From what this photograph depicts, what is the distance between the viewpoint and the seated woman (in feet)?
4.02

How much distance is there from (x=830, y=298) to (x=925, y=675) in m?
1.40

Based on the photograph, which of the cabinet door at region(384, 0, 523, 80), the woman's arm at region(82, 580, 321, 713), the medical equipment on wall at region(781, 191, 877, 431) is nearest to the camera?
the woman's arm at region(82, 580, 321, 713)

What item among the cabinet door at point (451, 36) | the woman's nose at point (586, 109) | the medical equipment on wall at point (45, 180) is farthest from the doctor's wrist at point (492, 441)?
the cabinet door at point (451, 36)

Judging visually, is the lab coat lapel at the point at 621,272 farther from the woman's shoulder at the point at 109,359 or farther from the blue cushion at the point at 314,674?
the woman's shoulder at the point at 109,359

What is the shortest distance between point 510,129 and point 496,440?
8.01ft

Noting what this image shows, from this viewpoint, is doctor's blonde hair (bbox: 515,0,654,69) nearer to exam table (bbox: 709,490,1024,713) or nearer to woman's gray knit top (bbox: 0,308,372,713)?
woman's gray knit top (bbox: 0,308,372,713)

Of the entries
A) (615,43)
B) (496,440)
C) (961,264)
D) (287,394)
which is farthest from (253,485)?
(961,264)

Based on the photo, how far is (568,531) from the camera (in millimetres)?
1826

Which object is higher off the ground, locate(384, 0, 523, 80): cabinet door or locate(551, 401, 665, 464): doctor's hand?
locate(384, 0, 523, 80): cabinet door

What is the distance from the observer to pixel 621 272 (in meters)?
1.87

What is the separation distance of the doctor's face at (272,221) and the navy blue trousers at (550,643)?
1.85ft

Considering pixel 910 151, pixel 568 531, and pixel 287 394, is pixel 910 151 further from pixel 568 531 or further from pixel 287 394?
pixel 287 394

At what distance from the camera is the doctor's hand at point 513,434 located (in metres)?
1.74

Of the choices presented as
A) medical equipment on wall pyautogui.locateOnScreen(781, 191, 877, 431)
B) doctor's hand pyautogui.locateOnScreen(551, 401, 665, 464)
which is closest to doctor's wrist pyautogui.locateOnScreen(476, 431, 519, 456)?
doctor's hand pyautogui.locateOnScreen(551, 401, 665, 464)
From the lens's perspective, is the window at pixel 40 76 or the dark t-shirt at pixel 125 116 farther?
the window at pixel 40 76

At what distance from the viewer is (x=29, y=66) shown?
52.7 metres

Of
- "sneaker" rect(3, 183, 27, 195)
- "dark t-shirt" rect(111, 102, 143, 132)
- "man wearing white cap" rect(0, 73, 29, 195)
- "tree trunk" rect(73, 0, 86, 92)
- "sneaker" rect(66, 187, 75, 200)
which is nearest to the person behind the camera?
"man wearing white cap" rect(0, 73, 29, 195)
- - - - - - -
**WHAT YOU ARE ASKED TO DO**
Rewrite all of the records above, changing every "camera" to "viewer" and leaving everything else the same.

**ANSWER IN FULL**
From what this photograph depicts, what is the distance between the viewpoint and the seated woman (in feet)?
4.02

How much distance is there from (x=830, y=298) to (x=925, y=675) in m?
1.40

Based on the photograph, which of the cabinet door at region(384, 0, 523, 80), the woman's arm at region(82, 580, 321, 713), the medical equipment on wall at region(781, 191, 877, 431) is nearest to the viewer?
the woman's arm at region(82, 580, 321, 713)

What item among the cabinet door at point (451, 36) | the woman's nose at point (586, 109) | the medical equipment on wall at point (45, 180) is farthest from the doctor's wrist at point (492, 441)?
the cabinet door at point (451, 36)

Judging visually, is the lab coat lapel at the point at 621,272 farther from the woman's shoulder at the point at 109,359 or farther from the blue cushion at the point at 314,674?
the woman's shoulder at the point at 109,359

What is the shortest distance between point 510,129 and point 496,440?
8.01ft

Noting what this image shows, from this viewpoint, is doctor's blonde hair (bbox: 515,0,654,69) nearer to exam table (bbox: 709,490,1024,713) or nearer to woman's gray knit top (bbox: 0,308,372,713)?
woman's gray knit top (bbox: 0,308,372,713)

Of the entries
A) (615,43)
B) (496,440)
C) (961,264)
D) (287,394)
which is farthest from (253,485)?
(961,264)

Based on the photo, how far is (568,531) from the viewer (in millimetres)?
1826

Which object is higher off the ground, locate(384, 0, 523, 80): cabinet door or locate(551, 401, 665, 464): doctor's hand?
locate(384, 0, 523, 80): cabinet door

What is the distance from the observer to pixel 621 272 (in meters)?
1.87

What is the separation distance of the doctor's face at (272,221) and the navy blue trousers at (550,643)?
1.85ft

Considering pixel 910 151, pixel 568 531, and pixel 287 394, is pixel 910 151 further from pixel 568 531 or further from pixel 287 394?
pixel 287 394

At what distance from the viewer is the doctor's hand at point 513,434 located (in metres)?
1.74

Of the choices presented as
A) medical equipment on wall pyautogui.locateOnScreen(781, 191, 877, 431)
B) doctor's hand pyautogui.locateOnScreen(551, 401, 665, 464)
which is closest to doctor's wrist pyautogui.locateOnScreen(476, 431, 519, 456)?
doctor's hand pyautogui.locateOnScreen(551, 401, 665, 464)
From the lens's perspective, is the window at pixel 40 76 or the dark t-shirt at pixel 125 116 farther?
the window at pixel 40 76

At what distance from the viewer is (x=29, y=66) shown?
52.7 metres

Of
- "sneaker" rect(3, 183, 27, 195)
- "dark t-shirt" rect(111, 102, 143, 132)
- "man wearing white cap" rect(0, 73, 29, 195)
- "tree trunk" rect(73, 0, 86, 92)
- "sneaker" rect(66, 187, 75, 200)
which is nearest to the person behind the viewer?
"man wearing white cap" rect(0, 73, 29, 195)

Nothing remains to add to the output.